Love, for the beautiful Marie Cui, is still tender, but not nearly so many-splendored as the song would have her believe. “Marlon Brando is the father of my baby,” says Marie, but the Los Angeles Superior Court decided that, based on blood tests, Marlon could not be the father. Marie says the baby “was conceived in Los Angeles as a result of intimate relations with me and Marlon Brandoand said child was born in Manila, Philippines.” Herheartache is vaguely disguised by the cold words of legal prose: “After I became pregnant, defendant sent me to his doctor in Beverly Hills who is the same doctor who delivered defendant’s oldest child. Defendant also paid said doctor for my prenatal care, but after plaintiff (the baby) was born, defendant refused to see or talk with me. . . .” Here for the first time is the full story as Marie revealed it to Photoplay just before the court made the blood test results known. She did not tell her problem with shame or without passion, but only with the humility of a woman who gave herself in love to a man she adored. . . . In 1957, Marie Cui, an exotically beautiful girl of nineteen, was well on her way to success as an arduously trained ballet dancer in Manila.

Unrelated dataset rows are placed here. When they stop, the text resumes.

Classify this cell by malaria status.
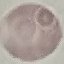
Uninfected.

stain = Giemsa
image type = automatically extracted cell patch, resized to 64 × 64 pixels
capture = smartphone through the microscope eyepiece
preparation = thin blood smear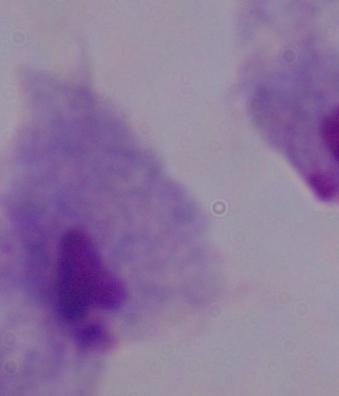
{
  "modality": "micrograph",
  "identification": "trichomonad",
  "magnification": "1000x"
}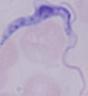
Micrograph. A trypanosome is seen. 1000x magnification.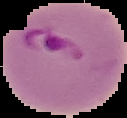

preparation = thin blood film
image size = 127×118 pixels
result = Plasmodium parasites detected
image type = segmented cell region on a black backgroundClassify the preparation.
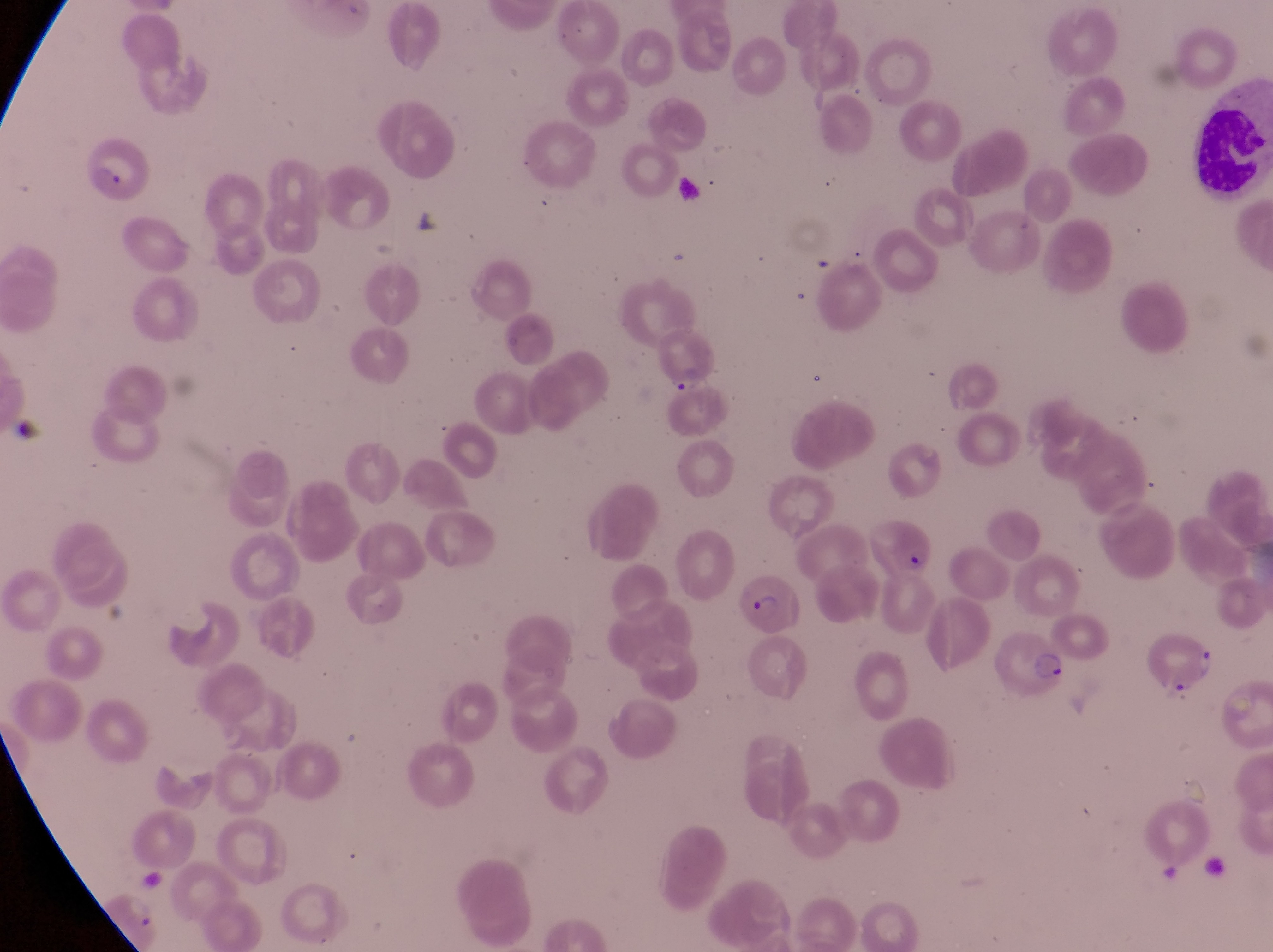
Thin blood smear.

Impresarios of the dance, even movie producers, who had seen her perform were impressed with her devotion and dedication to the art. Marie was experiencing the quintessence of enthusiasm, and her mind and body were exhilarated with visions of the wonderful accomplishments that were hers to attain in the future. She was dancing then in a movie being made in Manila by a local film company. Then Marlon Brando, “America’s greatest actor,” visited the set during a stopover enroute to Japan to film “Teahouse of the August Moon.” To Marie, Marlon represented the pinnacle of her dreams. In person he was everything she had imagined—strong, handsome and overwhelmingly professional. The sight of him turned her knees and heart to jelly. But because of her inherent modesty, Marie had underestimated the impact of her own appearance on others. Suddenly she discovered that she had made an impact of equal force on Marlon Brando. He asked Marie for a date and she—almost not able to believe what was happening, said yes. His slow drawl of a smile, his soft, high-pitched voice, the touch of his hand, all these things told the sensitive Marie that somehow the gods had ordained that he would be attracted to her lithe and shimmering beauty.



Marie and Brando spent three days together before Marlon continued his journey to Kyoto, Japan. Three days so laden with love and passion that, for Marie, even one would have been enough to remember all her life.

But what Marie Cui thought was the end was only the beginning.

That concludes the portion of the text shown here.